On peut dire que, grâce à votre travail, pendant plusieurs semaines, l'attention du monde entier est restée fixée sur la Basilique, sur la Place Saint-Pierre et sur le Palais apostolique, à l'intérieur duquel mon Prédécesseur, l'inoubliable Pape Jean-Paul II, a sereinement terminé son existence terrestre, et où ensuite, dans la Chapelle Sixtine, Messieurs les Cardinaux m'ont élu comme son Successeur.

3 2. Ces événements ecclésiaux d'une importance historique ont eu, également grâce à vous, une couverture mondiale. Je sais bien combien de difficulté cela a comporté pour vous, obligés à rester loin de vos familles et de vos foyers, en travaillant pendant de longues heures, dans des conditions parfois difficiles. Je connais la compétence et le dévouement avec lesquels vous avez accompli cette tâche difficile. Je voudrais vous remercier pour tout en mon nom personnel et en particulier des catholiques qui, vivant dans des pays très éloignés de Rome, ont pu partager ces moments de foi émouvants en temps réel. Tels sont les prodiges et les capacités extraordinaires des moyens modernes de communication sociale!

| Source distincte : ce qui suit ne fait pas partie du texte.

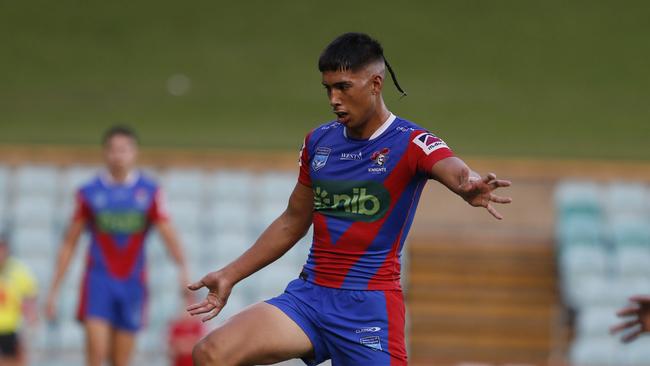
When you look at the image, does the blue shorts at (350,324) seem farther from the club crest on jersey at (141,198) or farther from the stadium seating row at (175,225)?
the stadium seating row at (175,225)

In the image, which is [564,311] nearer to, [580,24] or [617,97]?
[617,97]

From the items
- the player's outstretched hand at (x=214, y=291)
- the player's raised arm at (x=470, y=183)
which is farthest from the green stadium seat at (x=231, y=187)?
the player's raised arm at (x=470, y=183)

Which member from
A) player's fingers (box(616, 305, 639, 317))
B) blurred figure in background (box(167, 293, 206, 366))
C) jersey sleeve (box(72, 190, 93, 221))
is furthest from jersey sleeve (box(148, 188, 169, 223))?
player's fingers (box(616, 305, 639, 317))

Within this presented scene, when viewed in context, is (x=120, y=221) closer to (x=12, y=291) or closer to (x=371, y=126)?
(x=12, y=291)

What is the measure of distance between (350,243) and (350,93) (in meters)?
0.69

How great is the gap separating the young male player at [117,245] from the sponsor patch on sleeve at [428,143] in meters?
4.28

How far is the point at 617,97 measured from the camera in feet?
58.8

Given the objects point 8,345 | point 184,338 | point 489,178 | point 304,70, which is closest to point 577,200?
point 184,338

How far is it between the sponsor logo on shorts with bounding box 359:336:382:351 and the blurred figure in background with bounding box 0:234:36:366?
287 inches

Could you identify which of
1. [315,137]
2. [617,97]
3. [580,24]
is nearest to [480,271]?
[617,97]

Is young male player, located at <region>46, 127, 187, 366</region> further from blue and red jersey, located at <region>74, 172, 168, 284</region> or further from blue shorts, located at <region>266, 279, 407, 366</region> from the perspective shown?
blue shorts, located at <region>266, 279, 407, 366</region>

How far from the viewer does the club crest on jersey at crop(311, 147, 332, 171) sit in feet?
17.4

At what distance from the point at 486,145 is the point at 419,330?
12.3 ft

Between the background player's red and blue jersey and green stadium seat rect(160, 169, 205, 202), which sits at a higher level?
green stadium seat rect(160, 169, 205, 202)
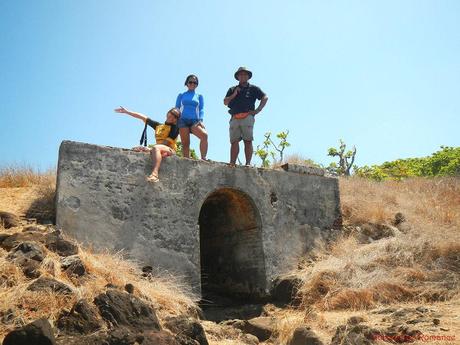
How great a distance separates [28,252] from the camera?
18.9 ft

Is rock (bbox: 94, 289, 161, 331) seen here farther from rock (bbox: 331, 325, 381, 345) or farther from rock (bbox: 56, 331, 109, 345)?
rock (bbox: 331, 325, 381, 345)

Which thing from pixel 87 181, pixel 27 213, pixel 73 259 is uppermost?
pixel 87 181

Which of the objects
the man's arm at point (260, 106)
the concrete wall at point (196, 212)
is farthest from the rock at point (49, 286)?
the man's arm at point (260, 106)

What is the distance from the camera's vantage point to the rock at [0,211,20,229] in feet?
22.0

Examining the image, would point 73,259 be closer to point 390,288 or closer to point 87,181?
point 87,181

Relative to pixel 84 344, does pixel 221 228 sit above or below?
above

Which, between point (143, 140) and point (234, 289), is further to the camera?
point (234, 289)

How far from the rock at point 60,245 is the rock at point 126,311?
171 cm

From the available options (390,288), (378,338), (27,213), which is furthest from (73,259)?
(390,288)

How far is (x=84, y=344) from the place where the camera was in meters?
3.97

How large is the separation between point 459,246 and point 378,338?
4535mm

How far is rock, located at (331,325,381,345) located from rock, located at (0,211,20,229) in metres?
4.92

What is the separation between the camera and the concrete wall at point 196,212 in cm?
729

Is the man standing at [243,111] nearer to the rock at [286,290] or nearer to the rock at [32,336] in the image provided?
the rock at [286,290]
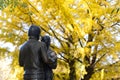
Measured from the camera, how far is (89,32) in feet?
20.7

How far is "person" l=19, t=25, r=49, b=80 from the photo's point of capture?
4.29 metres

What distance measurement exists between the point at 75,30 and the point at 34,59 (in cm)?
183

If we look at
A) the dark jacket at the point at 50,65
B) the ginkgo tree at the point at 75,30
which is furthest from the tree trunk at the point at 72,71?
the dark jacket at the point at 50,65

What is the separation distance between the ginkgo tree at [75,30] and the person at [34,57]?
4.42 ft

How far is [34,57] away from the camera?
433 centimetres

Le Concile Vatican II évoquait déjà le développement prometteur des médias. En vérité, c'est à ce thème que les Pères conciliaires voulurent consacrer le premier de leurs documents, dans lequel on affirme que ces moyens, "de par leur nature, sont aptes à atteindre et à influencer non seulement les individus, mais encore les masses comme telles, et jusqu'à l'humanité tout entière" (Inter mirifica
IM 1). Depuis le 4 décembre 1963, lorsque fut promulgué le Décret Inter mirifica, jusqu'à aujourd'hui, l'humanité a été le témoin d'une extraordinaire révolution médiatique, qui a gagné chaque aspect et chaque domaine de l'existence humaine.

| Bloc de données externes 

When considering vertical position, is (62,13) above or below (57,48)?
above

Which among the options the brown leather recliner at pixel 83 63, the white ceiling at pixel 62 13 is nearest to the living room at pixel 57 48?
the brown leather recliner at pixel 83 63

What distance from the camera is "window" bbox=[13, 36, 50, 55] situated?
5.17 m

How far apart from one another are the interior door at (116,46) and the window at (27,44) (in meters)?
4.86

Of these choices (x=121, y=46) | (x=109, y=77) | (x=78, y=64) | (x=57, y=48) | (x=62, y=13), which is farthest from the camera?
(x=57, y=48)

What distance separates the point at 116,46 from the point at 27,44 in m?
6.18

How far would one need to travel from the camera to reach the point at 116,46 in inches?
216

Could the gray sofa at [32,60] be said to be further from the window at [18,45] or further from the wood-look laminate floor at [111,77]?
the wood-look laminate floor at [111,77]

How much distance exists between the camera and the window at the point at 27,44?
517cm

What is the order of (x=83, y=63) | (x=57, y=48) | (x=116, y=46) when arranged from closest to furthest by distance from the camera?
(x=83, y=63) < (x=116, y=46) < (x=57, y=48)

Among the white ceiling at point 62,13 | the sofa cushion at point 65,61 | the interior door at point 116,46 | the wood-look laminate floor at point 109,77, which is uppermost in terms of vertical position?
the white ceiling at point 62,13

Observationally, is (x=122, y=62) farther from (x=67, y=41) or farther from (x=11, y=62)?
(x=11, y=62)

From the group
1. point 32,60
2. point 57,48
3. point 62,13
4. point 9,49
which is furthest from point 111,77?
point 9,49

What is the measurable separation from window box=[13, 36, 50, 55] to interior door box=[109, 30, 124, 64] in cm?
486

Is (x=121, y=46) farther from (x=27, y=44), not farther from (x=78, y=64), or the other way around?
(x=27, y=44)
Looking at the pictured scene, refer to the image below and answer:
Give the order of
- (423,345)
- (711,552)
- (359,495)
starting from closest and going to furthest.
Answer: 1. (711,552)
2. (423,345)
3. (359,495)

3. Consciente de sa mission et de l'importance des médias, l'Eglise a cherché la collaboration avec le monde de la communication sociale, spécialement à partir du Concile Vatican II. Sans aucun doute, le Pape Jean-Paul II a été le grand artisan de ce dialogue ouvert et sincère, lui qui a entretenu, pendant plus de vingt-six ans de pontificat, des rapports constants et féconds avec vous qui êtes engagés dans les communications sociales. Et c'est particulièrement aux responsables des communications sociales qu'il a voulu consacrer un de ses derniers documents, la Lettre apostolique du 24 janvier dans laquelle il rappelle que "notre époque est celle de la communication globale, où tant de moments de l'existence humaine se déroulent à travers des processus médiatiques, ou du moins doivent se confronter à ceux-ci" (Le progrès rapide, n. 3).

Je souhaite poursuivre ce dialogue fructueux, et je partage ce qu'observait le Pape Jean-Paul II concernant le fait que "le développement actuel des communications sociales pousse l'Eglise à une sorte de révision pastorale et culturelle permettant de faire face au changement d'époque que nous vivons" (ibid., n. 8).

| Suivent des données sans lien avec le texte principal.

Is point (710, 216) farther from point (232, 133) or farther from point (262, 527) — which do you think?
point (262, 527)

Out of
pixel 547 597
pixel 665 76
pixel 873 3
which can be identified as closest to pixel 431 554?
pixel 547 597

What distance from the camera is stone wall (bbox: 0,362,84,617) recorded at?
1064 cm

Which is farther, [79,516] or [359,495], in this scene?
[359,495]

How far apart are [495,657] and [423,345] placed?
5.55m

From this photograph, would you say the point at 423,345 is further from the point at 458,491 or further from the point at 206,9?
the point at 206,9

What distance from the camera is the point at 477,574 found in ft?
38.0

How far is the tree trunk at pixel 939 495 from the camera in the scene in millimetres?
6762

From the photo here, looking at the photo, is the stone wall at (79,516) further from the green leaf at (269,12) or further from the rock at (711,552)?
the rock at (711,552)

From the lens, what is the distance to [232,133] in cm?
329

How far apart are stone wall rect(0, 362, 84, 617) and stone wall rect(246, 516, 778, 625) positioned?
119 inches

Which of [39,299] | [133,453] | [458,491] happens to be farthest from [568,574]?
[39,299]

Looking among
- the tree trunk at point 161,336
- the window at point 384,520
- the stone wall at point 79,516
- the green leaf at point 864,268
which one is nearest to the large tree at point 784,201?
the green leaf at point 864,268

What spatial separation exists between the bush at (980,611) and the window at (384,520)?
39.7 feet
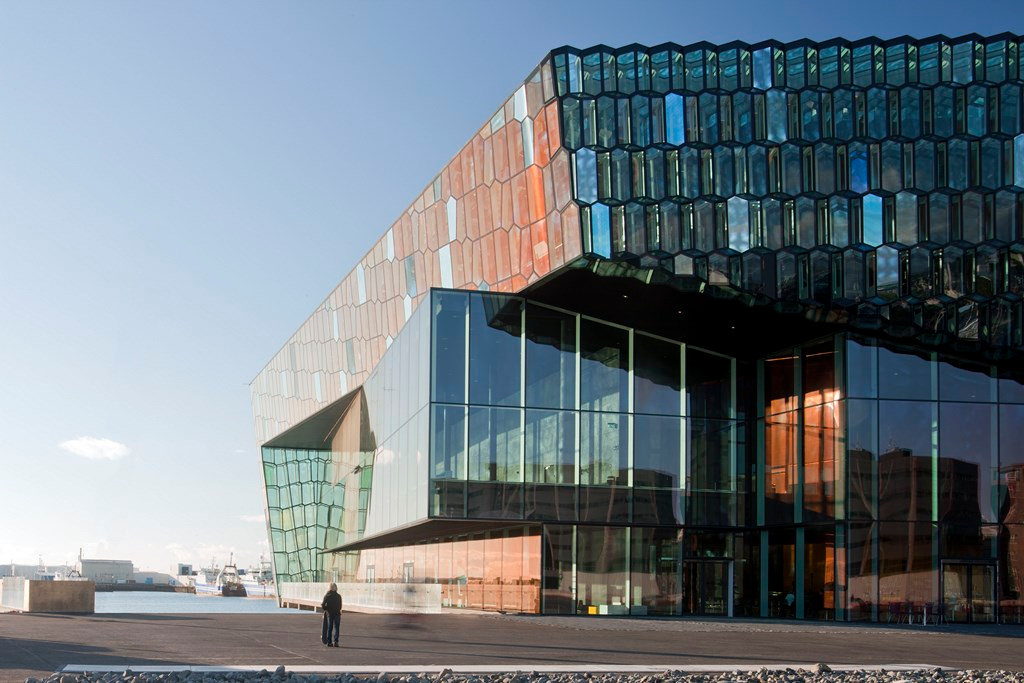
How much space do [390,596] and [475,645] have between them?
17.9m

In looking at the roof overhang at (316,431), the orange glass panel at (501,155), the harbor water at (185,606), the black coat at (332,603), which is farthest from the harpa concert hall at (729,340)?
the harbor water at (185,606)

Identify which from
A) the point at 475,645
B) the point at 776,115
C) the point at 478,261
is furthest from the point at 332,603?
the point at 776,115

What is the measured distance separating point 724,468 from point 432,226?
1213cm

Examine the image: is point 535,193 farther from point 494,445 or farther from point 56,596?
point 56,596

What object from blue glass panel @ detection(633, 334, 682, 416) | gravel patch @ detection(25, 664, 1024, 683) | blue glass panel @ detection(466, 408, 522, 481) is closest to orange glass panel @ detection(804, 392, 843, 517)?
blue glass panel @ detection(633, 334, 682, 416)

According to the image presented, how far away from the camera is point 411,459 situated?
37.4 meters

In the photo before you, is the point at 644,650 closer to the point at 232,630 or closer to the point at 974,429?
A: the point at 232,630

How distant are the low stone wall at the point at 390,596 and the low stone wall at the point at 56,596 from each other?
8554 mm

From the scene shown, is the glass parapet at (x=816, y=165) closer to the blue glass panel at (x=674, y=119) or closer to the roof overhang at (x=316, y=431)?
the blue glass panel at (x=674, y=119)

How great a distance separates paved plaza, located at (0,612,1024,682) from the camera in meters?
16.2

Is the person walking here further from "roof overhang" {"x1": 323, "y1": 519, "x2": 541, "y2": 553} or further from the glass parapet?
"roof overhang" {"x1": 323, "y1": 519, "x2": 541, "y2": 553}

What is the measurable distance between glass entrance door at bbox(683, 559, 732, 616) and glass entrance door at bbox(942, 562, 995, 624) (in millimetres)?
6466

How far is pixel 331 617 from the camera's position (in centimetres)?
1939

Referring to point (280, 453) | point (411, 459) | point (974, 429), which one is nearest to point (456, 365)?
point (411, 459)
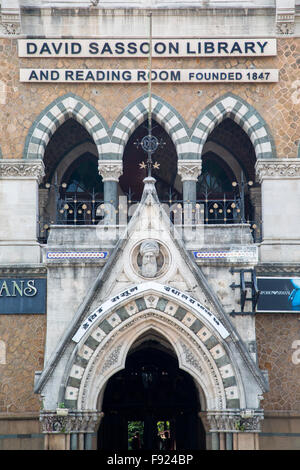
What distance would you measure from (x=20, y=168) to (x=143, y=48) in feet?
16.7

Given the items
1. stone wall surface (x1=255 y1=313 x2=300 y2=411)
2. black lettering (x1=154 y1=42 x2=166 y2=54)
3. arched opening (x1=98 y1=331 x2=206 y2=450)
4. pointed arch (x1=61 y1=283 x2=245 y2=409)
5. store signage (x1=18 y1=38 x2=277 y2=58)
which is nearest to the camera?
pointed arch (x1=61 y1=283 x2=245 y2=409)

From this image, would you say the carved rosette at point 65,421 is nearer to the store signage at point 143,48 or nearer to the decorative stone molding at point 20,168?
the decorative stone molding at point 20,168

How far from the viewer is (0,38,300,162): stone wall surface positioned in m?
26.4

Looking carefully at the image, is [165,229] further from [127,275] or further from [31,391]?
[31,391]

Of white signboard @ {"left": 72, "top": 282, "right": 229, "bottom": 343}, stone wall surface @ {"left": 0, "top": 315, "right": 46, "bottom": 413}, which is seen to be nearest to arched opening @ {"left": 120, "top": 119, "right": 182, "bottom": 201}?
stone wall surface @ {"left": 0, "top": 315, "right": 46, "bottom": 413}

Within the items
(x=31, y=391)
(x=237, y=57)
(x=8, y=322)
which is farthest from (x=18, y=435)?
(x=237, y=57)

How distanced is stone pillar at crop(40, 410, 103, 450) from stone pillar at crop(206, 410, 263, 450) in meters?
3.26

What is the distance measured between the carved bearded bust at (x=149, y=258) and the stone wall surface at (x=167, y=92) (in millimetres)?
5527

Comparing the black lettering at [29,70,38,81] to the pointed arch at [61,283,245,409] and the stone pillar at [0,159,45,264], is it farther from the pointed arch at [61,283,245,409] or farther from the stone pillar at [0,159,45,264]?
the pointed arch at [61,283,245,409]

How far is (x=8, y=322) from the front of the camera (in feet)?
81.9

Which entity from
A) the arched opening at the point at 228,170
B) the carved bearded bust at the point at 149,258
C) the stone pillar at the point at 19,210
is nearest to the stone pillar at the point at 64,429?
the carved bearded bust at the point at 149,258

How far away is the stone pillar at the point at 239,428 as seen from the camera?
21.7 m

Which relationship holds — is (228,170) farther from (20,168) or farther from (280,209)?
(20,168)

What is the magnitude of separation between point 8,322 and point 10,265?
1.58 m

4. Afin que les instruments de communication sociale puissent apporter un service bénéfique et positif au bien commun, l'apport responsable de tous et de chacun est nécessaire. Il y a besoin d'une compréhension toujours meilleure des perspectives et des responsabilités que leur développement comporte par rapport aux conséquence qui, de fait, se produisent sur la conscience et sur la mentalité des individus comme sur la formation de l'opinion publique. On ne peut que mettre en évidence le besoin de références claires à la responsabilité éthique de ceux qui travaillent dans ce secteur, en particulier en ce qui concerne la recherche sincère de la vérité et la sauvegarde de la place centrale et de la dignité de la personne. Ce n'est qu'à ces conditions que les médias peuvent répondre au dessein de Dieu qui les a mis à notre disposition "pour découvrir, utiliser, faire connaître la vérité, notamment la vérité sur notre dignité et sur notre destin de fils de Dieu, héritiers de son Royaume éternel" (ibid., n. 14).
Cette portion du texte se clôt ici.